One step development of high entropy alloy for high performance supercapacitors electrodes

Supercapacitor plays a crucial role in energy storage application, relying on its superior electrochemical performance, which is mainly determined by the electrode material used. Research on alternatives for pure carbon as the electrodes in the electric double-layer capacitor (EDLC) are carried out continuously in recent years, one typical solution is the utilization of High-entropy alloys (HEAs). HEAs are a relatively new class of materials that consist of multiple metallic elements in roughly equal proportions, which exhibit unique properties mechanically, electrically, and chemically. This project aims to synthesize an asymmetric solid supercapacitor using high-entropy alloy nanoparticles (HEA-NPs) decorated carbon cloth and an active carbon paper.
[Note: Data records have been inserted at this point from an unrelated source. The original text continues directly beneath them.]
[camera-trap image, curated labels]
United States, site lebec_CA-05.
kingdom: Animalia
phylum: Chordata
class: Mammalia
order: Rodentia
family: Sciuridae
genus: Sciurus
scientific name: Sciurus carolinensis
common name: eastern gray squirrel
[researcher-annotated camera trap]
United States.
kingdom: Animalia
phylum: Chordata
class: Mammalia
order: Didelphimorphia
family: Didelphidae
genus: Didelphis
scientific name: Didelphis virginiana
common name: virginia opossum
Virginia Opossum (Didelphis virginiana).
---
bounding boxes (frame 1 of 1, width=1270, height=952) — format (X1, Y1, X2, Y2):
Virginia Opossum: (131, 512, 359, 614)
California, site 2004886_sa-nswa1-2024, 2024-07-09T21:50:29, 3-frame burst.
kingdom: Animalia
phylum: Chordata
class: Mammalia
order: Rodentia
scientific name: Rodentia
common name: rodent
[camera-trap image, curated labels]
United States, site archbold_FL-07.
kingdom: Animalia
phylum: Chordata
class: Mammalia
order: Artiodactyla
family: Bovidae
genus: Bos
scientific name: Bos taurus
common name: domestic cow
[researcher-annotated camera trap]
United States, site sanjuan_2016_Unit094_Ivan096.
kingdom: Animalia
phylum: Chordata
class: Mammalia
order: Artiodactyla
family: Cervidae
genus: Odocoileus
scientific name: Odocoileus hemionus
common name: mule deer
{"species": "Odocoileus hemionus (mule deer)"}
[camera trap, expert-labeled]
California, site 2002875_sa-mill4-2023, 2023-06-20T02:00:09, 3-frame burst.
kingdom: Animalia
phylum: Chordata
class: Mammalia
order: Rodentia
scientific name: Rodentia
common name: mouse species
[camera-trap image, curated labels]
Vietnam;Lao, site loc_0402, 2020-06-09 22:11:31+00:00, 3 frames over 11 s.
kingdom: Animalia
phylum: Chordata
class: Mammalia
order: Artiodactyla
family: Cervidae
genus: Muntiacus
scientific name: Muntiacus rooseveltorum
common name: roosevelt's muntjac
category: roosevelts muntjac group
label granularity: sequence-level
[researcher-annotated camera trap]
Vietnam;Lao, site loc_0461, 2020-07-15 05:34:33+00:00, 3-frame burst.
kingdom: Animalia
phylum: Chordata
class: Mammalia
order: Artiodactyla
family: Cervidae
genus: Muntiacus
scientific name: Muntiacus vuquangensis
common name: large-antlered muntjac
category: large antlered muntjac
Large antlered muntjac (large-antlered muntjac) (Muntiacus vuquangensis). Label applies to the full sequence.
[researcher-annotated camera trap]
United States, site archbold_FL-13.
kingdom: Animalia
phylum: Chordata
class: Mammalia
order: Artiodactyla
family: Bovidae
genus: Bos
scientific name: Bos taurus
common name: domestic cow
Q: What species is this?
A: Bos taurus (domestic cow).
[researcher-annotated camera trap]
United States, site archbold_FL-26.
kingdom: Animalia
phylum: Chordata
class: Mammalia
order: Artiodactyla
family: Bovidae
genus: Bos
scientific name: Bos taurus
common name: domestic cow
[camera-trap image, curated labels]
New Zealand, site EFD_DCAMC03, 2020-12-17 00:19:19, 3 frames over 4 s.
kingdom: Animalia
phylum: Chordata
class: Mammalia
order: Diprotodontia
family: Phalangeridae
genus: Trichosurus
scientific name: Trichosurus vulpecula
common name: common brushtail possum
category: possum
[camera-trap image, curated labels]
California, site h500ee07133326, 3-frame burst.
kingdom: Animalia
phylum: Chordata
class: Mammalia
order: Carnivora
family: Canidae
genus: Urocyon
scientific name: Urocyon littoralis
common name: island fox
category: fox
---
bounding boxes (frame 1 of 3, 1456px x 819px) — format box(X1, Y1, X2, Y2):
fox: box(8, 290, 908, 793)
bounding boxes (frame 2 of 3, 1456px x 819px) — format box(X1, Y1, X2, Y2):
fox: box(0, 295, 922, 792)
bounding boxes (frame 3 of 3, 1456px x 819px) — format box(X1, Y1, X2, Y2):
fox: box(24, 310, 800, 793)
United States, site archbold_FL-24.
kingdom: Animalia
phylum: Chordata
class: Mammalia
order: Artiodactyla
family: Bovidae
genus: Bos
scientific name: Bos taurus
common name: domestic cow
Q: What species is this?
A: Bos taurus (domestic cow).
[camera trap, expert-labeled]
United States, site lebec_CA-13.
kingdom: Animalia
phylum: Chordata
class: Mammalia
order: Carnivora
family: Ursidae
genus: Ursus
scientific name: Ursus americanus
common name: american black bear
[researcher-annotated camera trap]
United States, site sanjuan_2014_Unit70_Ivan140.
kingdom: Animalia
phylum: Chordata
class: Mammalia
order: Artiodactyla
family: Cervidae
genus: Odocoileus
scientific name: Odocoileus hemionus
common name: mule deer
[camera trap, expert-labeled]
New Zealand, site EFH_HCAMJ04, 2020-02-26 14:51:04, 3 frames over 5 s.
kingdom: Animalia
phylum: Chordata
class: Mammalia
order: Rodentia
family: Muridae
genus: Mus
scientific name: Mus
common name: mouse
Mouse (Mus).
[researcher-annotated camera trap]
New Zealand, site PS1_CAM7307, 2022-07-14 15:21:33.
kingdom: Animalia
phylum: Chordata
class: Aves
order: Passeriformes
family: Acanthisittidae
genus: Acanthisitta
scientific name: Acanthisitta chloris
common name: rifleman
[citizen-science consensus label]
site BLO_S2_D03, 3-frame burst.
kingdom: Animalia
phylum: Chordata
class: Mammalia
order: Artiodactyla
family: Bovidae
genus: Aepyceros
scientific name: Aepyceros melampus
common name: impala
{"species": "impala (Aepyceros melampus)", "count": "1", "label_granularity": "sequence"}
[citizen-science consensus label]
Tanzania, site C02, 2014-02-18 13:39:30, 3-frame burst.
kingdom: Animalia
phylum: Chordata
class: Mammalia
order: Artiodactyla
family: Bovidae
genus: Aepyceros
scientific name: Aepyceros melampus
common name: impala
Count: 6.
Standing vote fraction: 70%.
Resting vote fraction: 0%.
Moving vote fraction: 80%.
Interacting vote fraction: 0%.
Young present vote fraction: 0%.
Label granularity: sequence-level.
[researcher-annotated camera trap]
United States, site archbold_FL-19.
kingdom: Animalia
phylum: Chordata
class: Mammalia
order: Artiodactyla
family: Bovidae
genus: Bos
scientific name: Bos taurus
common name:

The HEA-NPs consisted of 5 metallic elements: Chromium, Cobalt, Nickle, Manganese, and Zinc (CrCoNiMgZn) were synthesized on the carbon cloth using a pulsed laser irradiation (PLI) method, resulting in a highly conductive and porous nanocomposite electrode. The electrochemical performance of the HEA/carbon electrode was characterized, showing expected specific capacitance, superior rate capability as well as promising cycling stability. Lastly, the limitations of the study were identified, and recommendations for further exploration were suggested. This project is to provide a reference for the synthesis of HEA-NPs using PLI, insights into alternatives for electrode materials of EDLC, as well as the potentiality of HEA-NPs in sustainable energy storage applications.